The first five dams in Champagne Prince’s family have now produced at least one stakes winner. His third dam Ithaca (Distant View) was group-placed and bred the Group 2 Celebration Mile winner Zacinto (Dansili), and that colt was second to Rip Van Winkle in the Group 1 Queen Elizabeth II Stakes. We are getting into real quality with the fourth dam, Reams Of Verse (Nureyev).

Oaks winner

One of the top pair of fillies at two in Europe when she won the Group 1 Fillies’ Mile, at three Reams Of Verse added the Group 1 Oaks, and she won of placed on all of her nine career starts.

She had two stakes-winning offspring, the best of them being the Grade 3 Canadian stakes winner Eagle Poise (Empire Maker). Reams Of Verse was a half-sister to Elmaamul (Diesis), winner of the Group 1 Irish Champion Stakes and Group 1 Eclipse Stakes, while their half-sister Midsummer (Kingmambo) bred the great Midday (Oasis Dream).

Lope De Vega’s brilliant year has been headlined by half a dozen Group or Grade 1 winners, two classic winners, and one of these, the Prix du Jockey Club-French Derby winner Look De Vega, will join his sire on the stallion roster at Ballylinch in 2025. While Lope De Vega’s fee has risen to a career high of €175,000, his son is being introduced at a very attractive €20,000.

This is Journalism at its best

HOW could I not look into the family of a graded stakes winner by the name of Journalism? It might well be the first of many mentions for the juvenile son of Curlin (Smart Strike).

Bought by Eclipse Thoroughbred Partners for $825,000 as a yearling, Journalism has run three times, starting with a placed effort at Santa Anita in late October, followed by victory at Del Mar in mid-November, and now he has capped his year with success in the Grade 2 Los Alamitos Futurity. He is trained by Michael McCarthy, and won by more than three lengths from a trio of Bob Baffert runners. Baffert has farmed this race for many years.

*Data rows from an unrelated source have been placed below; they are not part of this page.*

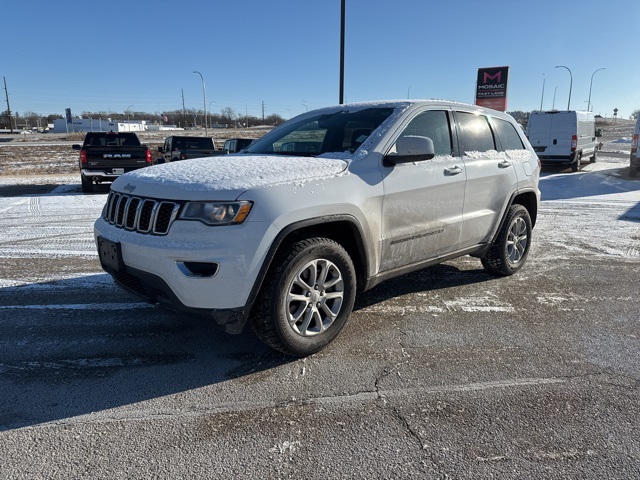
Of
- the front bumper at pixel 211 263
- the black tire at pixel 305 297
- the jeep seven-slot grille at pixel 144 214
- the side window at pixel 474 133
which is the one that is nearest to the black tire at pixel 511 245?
the side window at pixel 474 133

McCarthy, a longtime assistant to Todd Pletcher, went out on his own in 2014 and has won more than 420 races with 12 individual Grade 1 winners, including 2021 Preakness Stakes winner Rombauer, the Breeders’ Cup Dirt Mile winner City Of Light, and 2021 champion female sprinter Ce Ce. One of the partners now in Journalism is Bridlewood Farm’s John Malone, the owner of Ballylinch Stud.

Journalism is the first foal out of Mopotism (Uncle Mo). She was hugely consistent as a racemare, but only won three times. Her Grade 2 Santa Anita win in the La Canada Stakes was thoroughly deserved, as she was runner-up three times in Grade 2 company, and four times placed in Grade 1 stakes races. Mopotism’s yearling colt by Tapit (Pulpit) sold for $1,500,000 this year.

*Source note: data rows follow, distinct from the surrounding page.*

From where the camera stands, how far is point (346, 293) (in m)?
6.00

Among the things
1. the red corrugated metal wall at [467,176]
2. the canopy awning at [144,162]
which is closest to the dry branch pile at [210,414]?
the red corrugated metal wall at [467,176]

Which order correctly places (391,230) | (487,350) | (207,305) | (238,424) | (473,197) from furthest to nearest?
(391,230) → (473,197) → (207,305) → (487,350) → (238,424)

With her first two offspring selling for more than $2.3 million, Mopotism has made a profit on the $1.05 million she cost Don Alberto Corporation back in 2019.That was her fourth time to sell at public auction, and she has increased in value with each sale. Mopotism is the best of four winners to date from the unplaced Peppy Rafaela (Bernardini), three of which are by Uncle Mo (Indian Charlie). They include this year’s once-raced Ruth, successful on her debut at two.

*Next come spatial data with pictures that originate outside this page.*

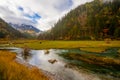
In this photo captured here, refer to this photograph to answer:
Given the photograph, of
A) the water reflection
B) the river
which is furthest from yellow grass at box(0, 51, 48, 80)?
the water reflection

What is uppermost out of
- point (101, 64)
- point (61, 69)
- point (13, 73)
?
point (13, 73)

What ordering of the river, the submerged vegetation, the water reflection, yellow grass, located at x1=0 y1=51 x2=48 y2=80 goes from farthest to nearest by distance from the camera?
the submerged vegetation < the water reflection < the river < yellow grass, located at x1=0 y1=51 x2=48 y2=80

Apart from Journalism and his dam Mopotism, the only stakes winner in four generations of this family is Songster (Songandaprayer), a half-brother to Peppy Rafaela. He was a smart winner at up to Grade 2 level, with all but one of his four victories being gained in graded stakes.

Best sires

One of the best sires in the USA on a consistent basis, Curlin will officially turn 21 in a few days’ time, and is slotted to cover in the spring at Hill ‘N’ Dale at a few of $225,000. He has been represented this year by three Grade 1 winners and 14 stakes winners in all, and they are among 108 in total he has sired in his first 13 crops.

Twice Horse of the Year, at three and four, he won 11 races. In the US Triple Crown he won the Grade 1 Preakness Stakes, was second in the Belmont Stakes and third in the Kentucky Derby.

At stud, Curlin’s first crop included the Grade 1 Belmont Stakes winner Palace Malice (now a Group 1 sire), and his most recent Grade 1 winner is Juddmonte’s great Idiomatic, five times successful at the highest level. He has sired six Grade 1 Breeders’ Cup winners, half of them winning on the one day.